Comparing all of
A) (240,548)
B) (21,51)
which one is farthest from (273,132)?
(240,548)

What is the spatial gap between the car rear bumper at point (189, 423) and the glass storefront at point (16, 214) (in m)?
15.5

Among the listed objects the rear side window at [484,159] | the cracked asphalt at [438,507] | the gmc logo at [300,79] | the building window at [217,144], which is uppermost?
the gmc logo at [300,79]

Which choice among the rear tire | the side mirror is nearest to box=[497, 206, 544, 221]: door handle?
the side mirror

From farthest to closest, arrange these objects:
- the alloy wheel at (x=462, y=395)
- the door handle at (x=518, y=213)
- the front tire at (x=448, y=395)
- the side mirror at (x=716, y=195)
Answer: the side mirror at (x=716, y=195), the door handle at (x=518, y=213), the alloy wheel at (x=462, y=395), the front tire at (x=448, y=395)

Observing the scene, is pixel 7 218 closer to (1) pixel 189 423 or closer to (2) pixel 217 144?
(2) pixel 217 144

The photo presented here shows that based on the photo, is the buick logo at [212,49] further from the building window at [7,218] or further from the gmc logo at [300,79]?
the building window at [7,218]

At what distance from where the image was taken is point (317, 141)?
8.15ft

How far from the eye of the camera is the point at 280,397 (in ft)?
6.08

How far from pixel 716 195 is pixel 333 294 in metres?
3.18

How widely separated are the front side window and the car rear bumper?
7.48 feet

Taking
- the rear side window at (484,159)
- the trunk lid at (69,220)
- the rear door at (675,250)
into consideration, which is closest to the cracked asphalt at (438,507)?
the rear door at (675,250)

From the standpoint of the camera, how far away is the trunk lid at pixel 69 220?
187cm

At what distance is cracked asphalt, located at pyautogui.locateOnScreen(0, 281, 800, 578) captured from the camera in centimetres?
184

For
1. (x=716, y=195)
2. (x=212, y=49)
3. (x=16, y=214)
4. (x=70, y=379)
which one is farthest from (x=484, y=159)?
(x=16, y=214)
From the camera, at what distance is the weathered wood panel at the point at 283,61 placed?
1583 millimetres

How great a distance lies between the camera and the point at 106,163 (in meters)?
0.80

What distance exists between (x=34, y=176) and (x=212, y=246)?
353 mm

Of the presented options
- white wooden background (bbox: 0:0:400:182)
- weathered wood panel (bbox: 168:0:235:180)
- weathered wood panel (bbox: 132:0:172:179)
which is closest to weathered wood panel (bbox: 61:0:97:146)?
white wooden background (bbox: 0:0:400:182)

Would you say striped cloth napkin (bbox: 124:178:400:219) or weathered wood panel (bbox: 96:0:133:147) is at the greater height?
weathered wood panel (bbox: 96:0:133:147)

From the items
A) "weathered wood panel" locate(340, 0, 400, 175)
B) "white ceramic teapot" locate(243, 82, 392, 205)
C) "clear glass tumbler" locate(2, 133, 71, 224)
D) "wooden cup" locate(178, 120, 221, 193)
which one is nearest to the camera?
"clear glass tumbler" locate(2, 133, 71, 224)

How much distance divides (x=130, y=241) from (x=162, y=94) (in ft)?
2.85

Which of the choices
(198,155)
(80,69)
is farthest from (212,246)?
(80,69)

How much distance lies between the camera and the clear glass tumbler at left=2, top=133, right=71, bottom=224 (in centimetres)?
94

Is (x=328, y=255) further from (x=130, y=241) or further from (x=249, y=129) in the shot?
..............................
Rewrite the stretch from the line containing "Which of the choices" through the end of the entries, replacing "further" with "farther" and leaving everything else unchanged.

__COMPLETE RESPONSE__.
Which of the choices
(198,155)
(80,69)
is farthest from (212,246)?
(80,69)

How much distance lies between the camera and the clear glass tumbler at left=2, top=133, right=71, bottom=224 (in centimetres)?
94

Is (x=328, y=255) farther from (x=130, y=241) or farther from (x=249, y=129) in the shot?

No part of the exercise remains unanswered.